TEXTE FOURNI
★ ★ ★ ★ ★

Ferdinand Ier n’a attiré l’attention inquiète de l’Europe qu’au bout de vingt années de règne. Jusque-là il avait seulement piqué sa curiosité. Mais, à partir de 1908, il n’a pas cessé d’occuper les chancelleries des gouvernemens et les oreilles du public du bruit causé par son ambition. Ce n’est pas lui faire trop d’honneur, ainsi qu’à son peuple, que de les ranger, à cause de la seconde campagne balkanique de 1913, qui avait laissé la péninsule bouleversée et non pacifiée et la question d’Orient rouverte et dangereusement élargie, parmi les fauteurs de la guerre mondiale.

★ ★ ★ ★ ★

LES CONSIGNES
(A) Citez sans rien changer le passage du texte sur Ferdinand Ier qui commence par « Ferdinand Ier n’a attiré » et se termine par « la guerre mondiale. ».
(B) Poursuivez le texte sur Ferdinand Ier à partir de l'endroit où il s'arrête.
Les données ne sont pas nécessaires ici.

DONNÉES FOURNIES

★ ★ ★ ★ ★

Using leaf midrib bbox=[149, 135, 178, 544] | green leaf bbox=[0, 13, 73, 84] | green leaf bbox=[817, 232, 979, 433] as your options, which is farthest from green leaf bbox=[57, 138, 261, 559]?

★ ★ ★ ★ ★

CONSIGNES RÉSOLUES
(A)
Ferdinand Ier n’a attiré l’attention inquiète de l’Europe qu’au bout de vingt années de règne. Jusque-là il avait seulement piqué sa curiosité. Mais, à partir de 1908, il n’a pas cessé d’occuper les chancelleries des gouvernemens et les oreilles du public du bruit causé par son ambition. Ce n’est pas lui faire trop d’honneur, ainsi qu’à son peuple, que de les ranger, à cause de la seconde campagne balkanique de 1913, qui avait laissé la péninsule bouleversée et non pacifiée et la question d’Orient rouverte et dangereusement élargie, parmi les fauteurs de la guerre mondiale.

(B)
II

Le second prince de Bulgarie a profité de la bonne fortune de n’avoir pas été appelé à régner le premier sur la nouvelle principauté. Un autre a essuyé les plâtres de la résidence princière. Un autre avait été aux prises avec les difficultés extrêmes du début. Elles provenaient à la fois de la tutelle accaparée par la Russie, comme conséquence légitime de la libération du peuple bulgare par les armées du Tsar, et des mœurs politiques de ce peuple, doté sans transition, au sortir de la servitude, d’une complète liberté. Ferdinand a bénéficié des erreurs, des tâtonnemens, de l’inexpérience d’Alexandre, comme aussi de ses succès. Quand il a été élu, la réunion de la Roumélie orientale à la Bulgarie était un fait accompli et la victoire de Slivnitza avait valu à la jeune nation le respect de ses voisins et la considération étonnée des grandes Puissances.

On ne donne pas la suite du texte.